Tthe system.mcr file is included in all Makefiles, after being processed
by cpp.  Macros defined in system.mcr are related to such issues as,
"where is the X11 bin directory" and "what are the debug flags to be
passed to the compiler."

	XBINDIR = /usr/local/bin
	CDEBUGFLAGS = -g

In the config macro files, you should *only* set the values of various
Make variables.  It is OK to set these Make macros based on the state of
the cpp, for instance:

	#ifdef POSIX_ENV
	STD_DEFINES = -D_POSIX_SOURCE -D_ALL_SOURCE
	#endif


________________________________________________________
CLASS -- ./overhead/class/machdep

The machine-dependent class directory implements the dynamic loading
feature of the class system in whatever way is proper for a given
platform.  

== An overview of the dynamic loading implemented by Class

Dynamic loading is a process whereby the code that implements a
particular class is automatically loaded into a running process upon the
first call to one if its classprocedures.  For instance, if I have a
multimedia filesystem browser it is likely that during the course of
browsing I will run across multimedia compound documents containing
references to objects of arbitrary classes.  If those classes have
already been used within the process, then a description of them exists
and instances can be created.  If the class description is not in the
current process, the class has not been previously used and the system
needs to find the proper "dynamic object" to load, to obtain a
description of the class so that a copy can be instantiated.  

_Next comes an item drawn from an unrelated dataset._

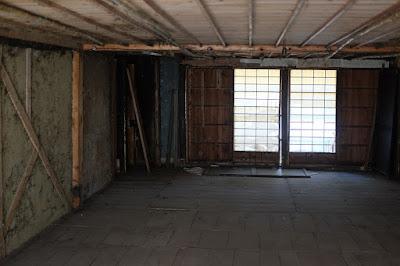 生坂村の古民家カフェ・ひとつ石の二階の蚕室(さんしつ)広い
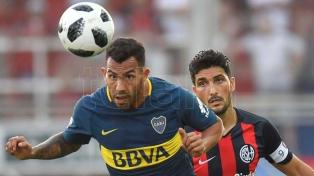 Boca no pudo con dos hombres de más, pero mantuvo la ventaja sobre San Lorenzo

The Andrew Class system is fairly complicated but can be described by
the following points:

A class-header file (.ch) contains an ASCII description of a class in
the Class preprocessor language.  The Class Preprocessor translates a
class-header file into a class-import file (.ih) and a class-export file
(.eh) that are included by various source modules.  The class-export
file should be the last file included by the defining module or modules.
 The class-import file is included by any module explicitly using the
class.  The class-export file contains support routines for the class
implementation.  Each method or classprocedure for a class is initially
defined as being one of an array of "jumper" functions that are defined
in the Class library.  The entry points for these "jumper" functions are
defined by an assembly module located in the machine-dependent class
directory, called entry.spp.  It is the purpose of the jumper routines
to remember which original classprocedure was called, load the
approprate module if it hasn't already been loaded, and call the
original classprocedure.  These jumper must be implemented in assembler
because (1) it's important that the stack and registers be cleaned up
such that it looks like the classprocedure was called directly and not
through the jumpers and (2) declaring the jumpers as C functions limits
the number and types of arguments that a classprocedure can have.  Once
a class description has been loaded into the running process, the
remaining classprocedures and methods are re-defined to be their
original routines, and the jumper assembly entry points are no longer
used.

The rest of the dynamic loading system in Class is dependent on what
services are offered by the OS.  Newer OS's provide shared library
support.  A shared library is similar to a dynamically loaded class in
that the code in the shared library is not attached to the process until
it is actually called for.  Even when it is attached, the text portion
of the library code is shared among all the processes using the library
while each process has it's own copy of the data segment.  On systems
that support shared libraries (IBM RS/6000, HPUX, SunOS) the jumper
routines are still needed but the task of actually loading the code into
the running process is greatly simplified as it is provided by a system
call.  In more archaic OS's (BSD), the task of actually loading an
external object module is complicated and calls for additonal steps.  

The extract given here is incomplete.